AIM OF THE EXERCISE:
Swap "peaceful" for "calm" in the article below about the dance piece Dunas, then give everything from "Still, the main" down to "grew up with.".

There are mutual squeals of delight when Belgian dance artist, Sidi Larbi Cherkaoui and Spanish flamenco dancer, Maria Pages are reunited after “far too long” at a Tokyo rehearsal studio.
Pages, 54, has flown in from Madrid to promote the pair’s 2009 work Dunas (Dunes), which sees its Japan premiere this month at the Orchard Hall in Shibuya Ward—just down the road from the studio we are all sitting in.
Cherkaoui, 42, is in Tokyo to direct an all-Japanese cast in a run of his play Pluto, based on the Naoki Urasawa manga of the same name—though by the look of him, he’s happy to join the interview just so he can spend more time with his friend and collaborator.
“I’d watched Maria’s videos, such as Firedance (her 1995 piece for Riverdance) that she performed with the Irish dancer Michael Flatley, and I’d always admired her,” Cherkaoui says. “When we first met in 2004, I involuntarily said, ‘I’ve been a big fan of you for a long time.’ Then we became friends—she met my mother!—and we talked about life and, of course, dance.”
Pages adds: “One time, when we met in Mexico in 2006, we had lunch together and talked about collaborating. We weren’t sure how to do it, whether just I would dance, or both of us would.”
“In those days,” Cherkaoui chimes in, “I was trying to develop an aspect of my contemporary dance that drew on flamenco, especially how Maria does it.
She is extremely articulate, and what she does with her arms and body, it’s almost like sculptures.
“So then we slowly started working together on what has become Dunas. However, she is also a great choreographer, and she always had a bigger picture when we were creating something. I could see how she put pieces of puzzles together to make a final work.”
Pages says she has long been impressed by Cherkaoui—going back to his choreography for Les Ballets de Monte-Carlo in 2002—because he understands the power of using live music in his work instead of relying on audio that dancers will have to synchronize their movements to. Flamenco is primarily performed with live guitar, percussion, castanets, finger-clicking, and shouts of encouragement, so his approach makes the experience feel more authentic to her.
The music in Dunas, which fuses flamenco, classical, and Moorish elements—and creates a particularly powerful impact when paired with the lights—was created by Pages’ regular guitarist, Ruben Lebaniegos, and Szymon Brzoska, a frequent Cherkaoui collaborator since his Shaolin monk piece, Sutra in 2008.
Still, the main draw here is the dancing, and Pages says that when it came to choreographing Dunas, she and Cherkaoui realized they had a lot in common.
“At first the dance forms seem so different, but we realized their basis was similar,” says Pages, explaining that the pair shared many of the same problems—and approaches to solving them. “It was a very peaceful process, and creating together was a rich experience.”
Cherkaoui says if he goes back through his father’s Moorish (Moroccan) heritage and his mother’s roots in Belgium, which was part of the Spanish Netherlands from 1556-1714, he does share some culture with Pages. Yet he says he still found flamenco a challenge, “like a language that’s different from what I grew up with.
“It was a very intellectual process because there’s a lot of information in the movements,” he says. “Also, I didn’t get how and why the dancers and live musicians communicated, so I had to work all that out.

INFORMATION SHOWN:
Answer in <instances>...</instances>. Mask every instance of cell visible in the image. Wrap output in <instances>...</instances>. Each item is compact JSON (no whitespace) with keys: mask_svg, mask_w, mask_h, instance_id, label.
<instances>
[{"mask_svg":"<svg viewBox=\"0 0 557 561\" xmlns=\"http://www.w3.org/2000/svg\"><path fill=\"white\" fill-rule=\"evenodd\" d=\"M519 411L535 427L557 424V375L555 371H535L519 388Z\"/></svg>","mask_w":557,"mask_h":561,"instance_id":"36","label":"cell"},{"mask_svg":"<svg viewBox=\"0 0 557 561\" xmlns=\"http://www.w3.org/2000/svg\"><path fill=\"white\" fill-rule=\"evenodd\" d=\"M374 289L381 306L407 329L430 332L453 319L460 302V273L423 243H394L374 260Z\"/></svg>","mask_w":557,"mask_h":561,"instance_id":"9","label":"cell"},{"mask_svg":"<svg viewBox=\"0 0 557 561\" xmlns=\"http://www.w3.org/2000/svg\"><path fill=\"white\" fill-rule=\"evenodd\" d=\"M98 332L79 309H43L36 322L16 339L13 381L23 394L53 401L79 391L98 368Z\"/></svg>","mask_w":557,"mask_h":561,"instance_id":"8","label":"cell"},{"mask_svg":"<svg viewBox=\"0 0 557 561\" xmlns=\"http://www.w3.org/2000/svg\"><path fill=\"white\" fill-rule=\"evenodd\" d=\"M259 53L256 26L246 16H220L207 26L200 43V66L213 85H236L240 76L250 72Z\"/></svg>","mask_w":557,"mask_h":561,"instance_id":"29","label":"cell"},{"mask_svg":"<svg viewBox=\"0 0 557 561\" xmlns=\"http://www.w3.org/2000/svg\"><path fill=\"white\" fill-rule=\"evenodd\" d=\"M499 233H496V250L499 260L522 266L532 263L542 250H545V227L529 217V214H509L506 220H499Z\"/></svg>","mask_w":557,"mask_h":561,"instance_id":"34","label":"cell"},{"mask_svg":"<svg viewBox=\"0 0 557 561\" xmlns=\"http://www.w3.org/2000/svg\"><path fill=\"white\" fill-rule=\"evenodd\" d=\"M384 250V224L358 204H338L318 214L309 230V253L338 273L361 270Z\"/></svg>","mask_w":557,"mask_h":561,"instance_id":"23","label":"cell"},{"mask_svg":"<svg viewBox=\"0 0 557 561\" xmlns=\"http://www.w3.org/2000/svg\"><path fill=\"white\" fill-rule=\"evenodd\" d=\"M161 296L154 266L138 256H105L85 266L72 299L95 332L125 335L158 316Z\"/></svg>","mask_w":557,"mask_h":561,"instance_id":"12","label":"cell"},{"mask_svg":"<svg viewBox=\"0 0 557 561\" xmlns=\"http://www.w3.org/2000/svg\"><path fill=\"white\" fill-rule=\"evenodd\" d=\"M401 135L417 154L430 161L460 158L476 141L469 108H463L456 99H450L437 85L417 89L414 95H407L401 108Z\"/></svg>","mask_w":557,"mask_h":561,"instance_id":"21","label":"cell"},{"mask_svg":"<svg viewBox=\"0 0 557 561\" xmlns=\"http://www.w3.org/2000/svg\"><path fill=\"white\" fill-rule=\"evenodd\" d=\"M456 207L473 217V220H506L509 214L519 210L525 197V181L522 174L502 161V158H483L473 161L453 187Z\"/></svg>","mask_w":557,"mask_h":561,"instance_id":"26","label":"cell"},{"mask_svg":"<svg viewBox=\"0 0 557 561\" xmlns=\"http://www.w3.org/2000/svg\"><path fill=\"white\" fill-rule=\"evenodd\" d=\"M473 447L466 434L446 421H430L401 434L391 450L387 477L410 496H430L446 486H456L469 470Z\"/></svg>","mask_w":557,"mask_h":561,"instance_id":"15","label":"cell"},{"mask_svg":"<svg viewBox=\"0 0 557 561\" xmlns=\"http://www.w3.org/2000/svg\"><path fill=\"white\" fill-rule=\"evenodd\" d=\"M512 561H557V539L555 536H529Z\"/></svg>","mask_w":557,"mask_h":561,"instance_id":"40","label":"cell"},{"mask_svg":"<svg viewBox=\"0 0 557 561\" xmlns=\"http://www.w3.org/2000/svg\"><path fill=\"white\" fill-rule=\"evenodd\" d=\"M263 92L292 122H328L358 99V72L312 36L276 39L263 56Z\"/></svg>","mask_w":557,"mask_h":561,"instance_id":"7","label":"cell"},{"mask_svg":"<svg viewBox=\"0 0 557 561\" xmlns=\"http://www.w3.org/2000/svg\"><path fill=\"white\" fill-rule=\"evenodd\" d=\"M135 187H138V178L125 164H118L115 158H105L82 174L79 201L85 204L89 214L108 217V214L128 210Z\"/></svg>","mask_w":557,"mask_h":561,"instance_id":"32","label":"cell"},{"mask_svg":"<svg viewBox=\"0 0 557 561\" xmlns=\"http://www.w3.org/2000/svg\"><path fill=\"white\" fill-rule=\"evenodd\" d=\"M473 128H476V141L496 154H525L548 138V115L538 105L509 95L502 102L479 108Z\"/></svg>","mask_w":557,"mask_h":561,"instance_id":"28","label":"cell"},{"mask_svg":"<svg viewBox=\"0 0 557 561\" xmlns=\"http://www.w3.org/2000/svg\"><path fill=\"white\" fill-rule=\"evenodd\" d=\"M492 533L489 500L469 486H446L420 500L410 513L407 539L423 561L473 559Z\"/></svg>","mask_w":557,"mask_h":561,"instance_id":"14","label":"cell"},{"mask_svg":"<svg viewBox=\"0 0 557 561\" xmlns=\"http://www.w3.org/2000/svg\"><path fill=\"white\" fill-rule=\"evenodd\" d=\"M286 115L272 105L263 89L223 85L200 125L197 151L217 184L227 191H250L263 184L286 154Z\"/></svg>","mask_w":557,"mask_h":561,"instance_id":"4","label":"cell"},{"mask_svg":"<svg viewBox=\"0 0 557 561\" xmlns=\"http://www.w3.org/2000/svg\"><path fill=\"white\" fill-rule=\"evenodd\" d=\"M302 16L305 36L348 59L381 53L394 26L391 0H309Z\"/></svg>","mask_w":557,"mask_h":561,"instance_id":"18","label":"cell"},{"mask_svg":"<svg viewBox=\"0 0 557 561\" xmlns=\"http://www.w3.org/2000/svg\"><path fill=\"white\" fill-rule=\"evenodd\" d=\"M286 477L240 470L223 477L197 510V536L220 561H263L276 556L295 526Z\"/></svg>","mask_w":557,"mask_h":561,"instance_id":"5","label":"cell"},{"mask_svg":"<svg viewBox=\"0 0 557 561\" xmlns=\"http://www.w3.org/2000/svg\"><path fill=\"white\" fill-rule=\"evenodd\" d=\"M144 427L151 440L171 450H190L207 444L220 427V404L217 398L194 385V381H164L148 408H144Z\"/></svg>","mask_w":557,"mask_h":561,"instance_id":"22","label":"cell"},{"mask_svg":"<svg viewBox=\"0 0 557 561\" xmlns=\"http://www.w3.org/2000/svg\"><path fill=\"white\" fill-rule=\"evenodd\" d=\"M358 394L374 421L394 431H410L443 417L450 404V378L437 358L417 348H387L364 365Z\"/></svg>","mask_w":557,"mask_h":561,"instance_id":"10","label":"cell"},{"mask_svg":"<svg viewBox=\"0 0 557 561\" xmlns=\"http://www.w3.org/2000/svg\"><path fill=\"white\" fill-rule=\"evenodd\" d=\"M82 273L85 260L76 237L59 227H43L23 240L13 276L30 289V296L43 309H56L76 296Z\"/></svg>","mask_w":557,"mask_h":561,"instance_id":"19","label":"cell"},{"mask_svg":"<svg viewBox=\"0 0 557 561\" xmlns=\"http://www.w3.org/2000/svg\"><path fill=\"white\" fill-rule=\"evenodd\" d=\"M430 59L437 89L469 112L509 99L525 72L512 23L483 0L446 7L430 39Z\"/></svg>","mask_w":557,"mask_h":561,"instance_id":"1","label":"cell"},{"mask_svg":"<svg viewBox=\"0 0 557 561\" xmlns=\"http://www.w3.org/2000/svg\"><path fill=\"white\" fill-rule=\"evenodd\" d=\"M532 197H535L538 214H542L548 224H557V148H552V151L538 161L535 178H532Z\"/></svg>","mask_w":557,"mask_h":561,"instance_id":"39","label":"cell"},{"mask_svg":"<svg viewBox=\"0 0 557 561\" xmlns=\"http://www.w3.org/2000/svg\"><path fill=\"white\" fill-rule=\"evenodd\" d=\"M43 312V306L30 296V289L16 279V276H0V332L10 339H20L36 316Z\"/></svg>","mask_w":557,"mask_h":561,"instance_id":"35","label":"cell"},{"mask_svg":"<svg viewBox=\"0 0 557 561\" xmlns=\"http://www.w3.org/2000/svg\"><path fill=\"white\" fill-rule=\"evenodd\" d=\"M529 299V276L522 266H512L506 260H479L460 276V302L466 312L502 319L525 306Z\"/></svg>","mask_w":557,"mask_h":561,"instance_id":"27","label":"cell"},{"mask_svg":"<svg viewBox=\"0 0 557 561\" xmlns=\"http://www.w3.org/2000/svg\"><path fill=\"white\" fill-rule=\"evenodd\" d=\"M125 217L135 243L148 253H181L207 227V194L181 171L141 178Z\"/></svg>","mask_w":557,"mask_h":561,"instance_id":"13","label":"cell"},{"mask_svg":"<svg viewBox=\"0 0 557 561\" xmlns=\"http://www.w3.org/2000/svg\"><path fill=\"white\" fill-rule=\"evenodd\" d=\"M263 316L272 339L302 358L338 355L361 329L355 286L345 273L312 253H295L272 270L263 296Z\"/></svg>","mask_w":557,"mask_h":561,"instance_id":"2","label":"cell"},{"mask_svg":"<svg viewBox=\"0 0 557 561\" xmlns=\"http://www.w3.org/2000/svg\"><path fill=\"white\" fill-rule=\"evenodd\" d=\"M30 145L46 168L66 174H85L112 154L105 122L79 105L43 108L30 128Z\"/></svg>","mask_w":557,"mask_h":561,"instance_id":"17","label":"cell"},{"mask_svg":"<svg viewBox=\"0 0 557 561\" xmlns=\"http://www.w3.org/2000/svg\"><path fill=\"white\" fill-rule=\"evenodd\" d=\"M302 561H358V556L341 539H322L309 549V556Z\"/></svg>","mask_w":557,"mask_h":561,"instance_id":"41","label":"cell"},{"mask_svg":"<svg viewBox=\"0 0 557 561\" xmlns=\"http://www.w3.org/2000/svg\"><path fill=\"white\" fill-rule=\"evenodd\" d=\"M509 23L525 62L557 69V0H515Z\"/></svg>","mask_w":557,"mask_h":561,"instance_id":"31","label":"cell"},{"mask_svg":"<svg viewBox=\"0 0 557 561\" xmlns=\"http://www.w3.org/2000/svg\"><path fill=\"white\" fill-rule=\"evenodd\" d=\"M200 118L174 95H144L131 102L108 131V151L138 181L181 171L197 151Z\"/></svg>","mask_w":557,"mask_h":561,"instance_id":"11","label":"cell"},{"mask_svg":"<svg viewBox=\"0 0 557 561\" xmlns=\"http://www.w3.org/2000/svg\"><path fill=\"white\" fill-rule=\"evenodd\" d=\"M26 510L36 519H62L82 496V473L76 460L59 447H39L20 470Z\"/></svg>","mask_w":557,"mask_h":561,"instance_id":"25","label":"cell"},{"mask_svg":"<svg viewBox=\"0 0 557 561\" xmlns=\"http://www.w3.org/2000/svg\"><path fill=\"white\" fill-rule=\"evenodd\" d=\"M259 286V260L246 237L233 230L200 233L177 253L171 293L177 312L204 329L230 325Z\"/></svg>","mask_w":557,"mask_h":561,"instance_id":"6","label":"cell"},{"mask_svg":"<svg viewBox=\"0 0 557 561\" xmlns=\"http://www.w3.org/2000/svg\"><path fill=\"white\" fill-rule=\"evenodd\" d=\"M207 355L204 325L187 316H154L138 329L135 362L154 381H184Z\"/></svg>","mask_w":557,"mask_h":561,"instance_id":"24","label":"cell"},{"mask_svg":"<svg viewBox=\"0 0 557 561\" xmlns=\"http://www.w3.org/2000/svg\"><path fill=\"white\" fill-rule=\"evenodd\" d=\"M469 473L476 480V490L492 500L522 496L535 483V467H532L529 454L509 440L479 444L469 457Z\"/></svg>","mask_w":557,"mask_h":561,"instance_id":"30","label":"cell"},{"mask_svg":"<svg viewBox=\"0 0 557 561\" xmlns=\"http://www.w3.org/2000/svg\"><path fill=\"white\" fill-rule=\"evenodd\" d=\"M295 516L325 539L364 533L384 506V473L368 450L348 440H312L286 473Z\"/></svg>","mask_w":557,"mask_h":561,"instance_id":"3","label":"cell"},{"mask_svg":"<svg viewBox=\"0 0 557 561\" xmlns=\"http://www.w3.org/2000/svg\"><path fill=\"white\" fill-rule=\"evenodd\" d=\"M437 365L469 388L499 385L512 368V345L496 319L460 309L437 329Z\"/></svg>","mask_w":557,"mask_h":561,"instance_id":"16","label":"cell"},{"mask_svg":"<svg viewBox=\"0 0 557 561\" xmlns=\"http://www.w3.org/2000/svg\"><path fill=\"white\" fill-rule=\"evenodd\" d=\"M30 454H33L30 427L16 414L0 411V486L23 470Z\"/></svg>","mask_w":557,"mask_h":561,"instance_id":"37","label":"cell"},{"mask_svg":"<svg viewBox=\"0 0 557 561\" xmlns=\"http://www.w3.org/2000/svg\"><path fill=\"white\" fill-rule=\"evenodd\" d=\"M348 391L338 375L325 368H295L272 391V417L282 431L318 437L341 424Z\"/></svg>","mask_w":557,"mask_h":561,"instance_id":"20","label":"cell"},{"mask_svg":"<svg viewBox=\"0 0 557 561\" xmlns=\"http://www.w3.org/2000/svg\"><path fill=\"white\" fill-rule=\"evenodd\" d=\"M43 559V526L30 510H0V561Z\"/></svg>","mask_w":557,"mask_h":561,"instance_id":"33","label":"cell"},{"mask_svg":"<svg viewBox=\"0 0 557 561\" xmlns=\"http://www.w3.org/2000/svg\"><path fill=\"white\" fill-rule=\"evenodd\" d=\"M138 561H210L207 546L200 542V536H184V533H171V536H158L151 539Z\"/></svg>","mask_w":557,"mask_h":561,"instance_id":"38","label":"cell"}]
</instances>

ANSWER FOR THIS EXERCISE:
Still, the main draw here is the dancing, and Pages says that when it came to choreographing Dunas, she and Cherkaoui realized they had a lot in common.
“At first the dance forms seem so different, but we realized their basis was similar,” says Pages, explaining that the pair shared many of the same problems—and approaches to solving them. “It was a very calm process, and creating together was a rich experience.”
Cherkaoui says if he goes back through his father’s Moorish (Moroccan) heritage and his mother’s roots in Belgium, which was part of the Spanish Netherlands from 1556-1714, he does share some culture with Pages. Yet he says he still found flamenco a challenge, “like a language that’s different from what I grew up with.